§ Assignment
Leave the pictures out and quote only the lines from the one with "chicken kachori best" down to the end of the listing below.

§ Recorded data
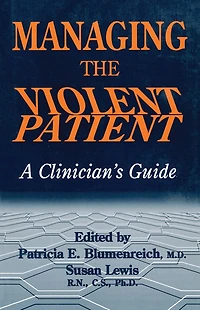 Managing The Violent Patient: A Clinician's Guide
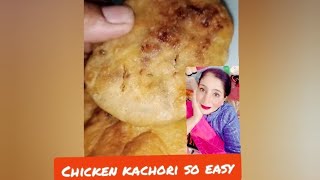 chicken kachori best recipe | گھر پر چکن کچوری بنائیں#destination #chicken #cooking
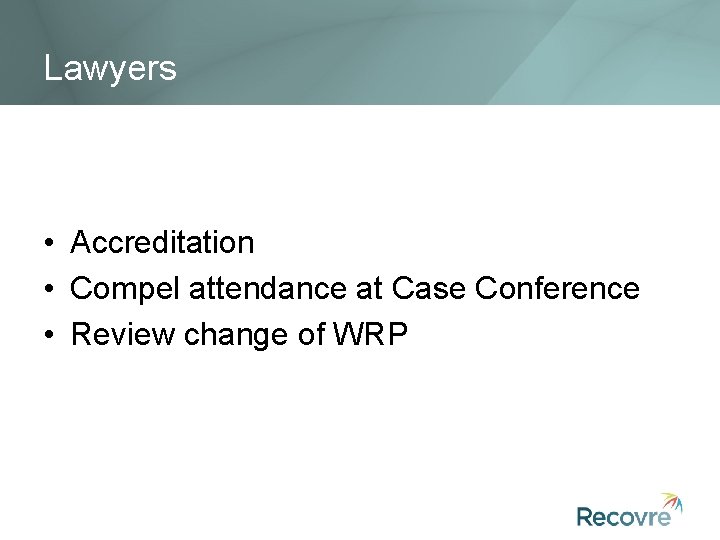Lawyers • Accreditation • Compel attendance at Case Conference • Review change of WRP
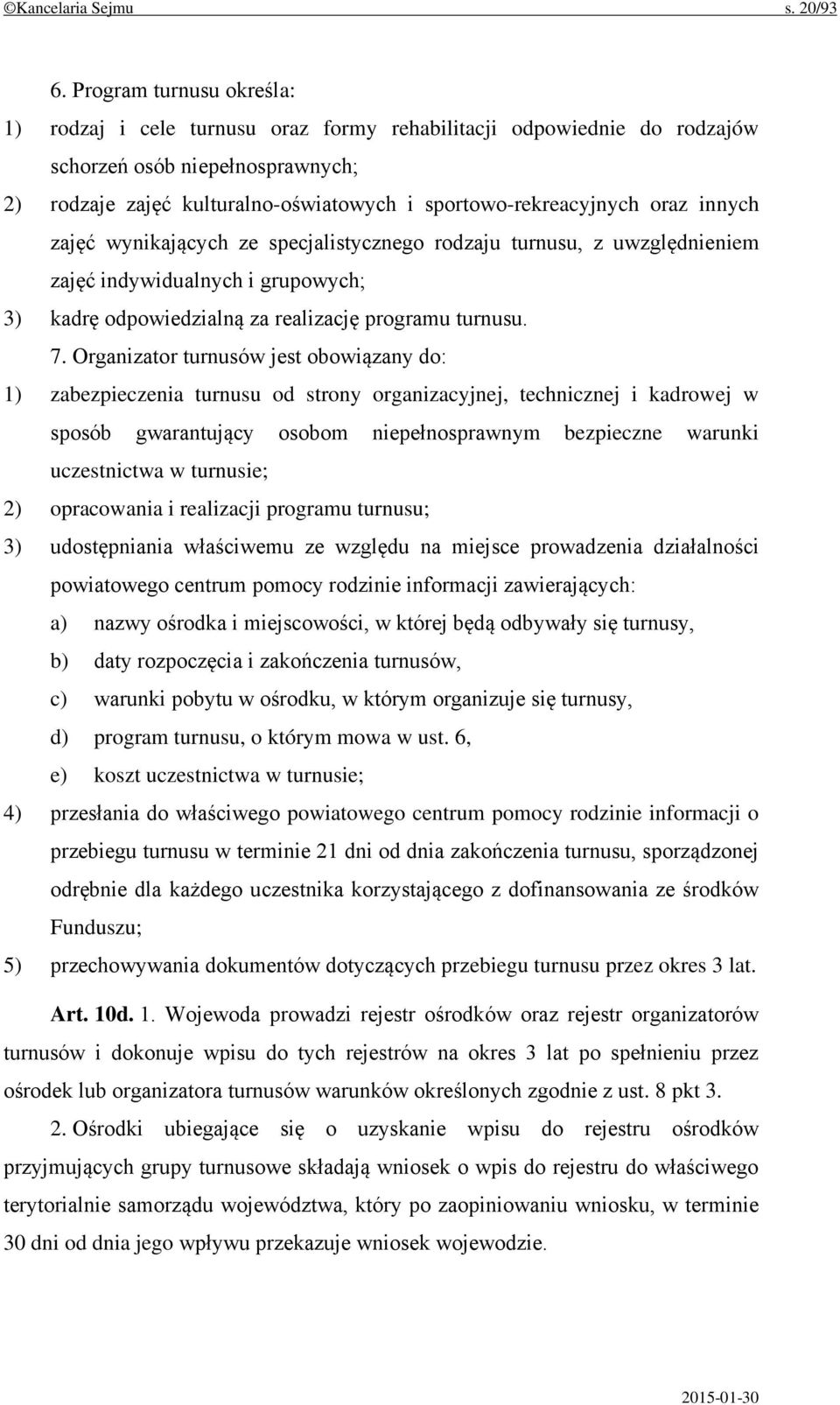 oraz innych zajęć wynikających ze specjalistycznego rodzaju turnusu, z uwzględnieniem zajęć indywidualnych i grupowych; 3) kadrę odpowiedzialną za realizację programu turnusu. 7.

§ Response box
 chicken kachori best recipe | گھر پر چکن کچوری بنائیں#destination #chicken #cooking
Lawyers • Accreditation • Compel attendance at Case Conference • Review change of WRP
 oraz innych zajęć wynikających ze specjalistycznego rodzaju turnusu, z uwzględnieniem zajęć indywidualnych i grupowych; 3) kadrę odpowiedzialną za realizację programu turnusu. 7.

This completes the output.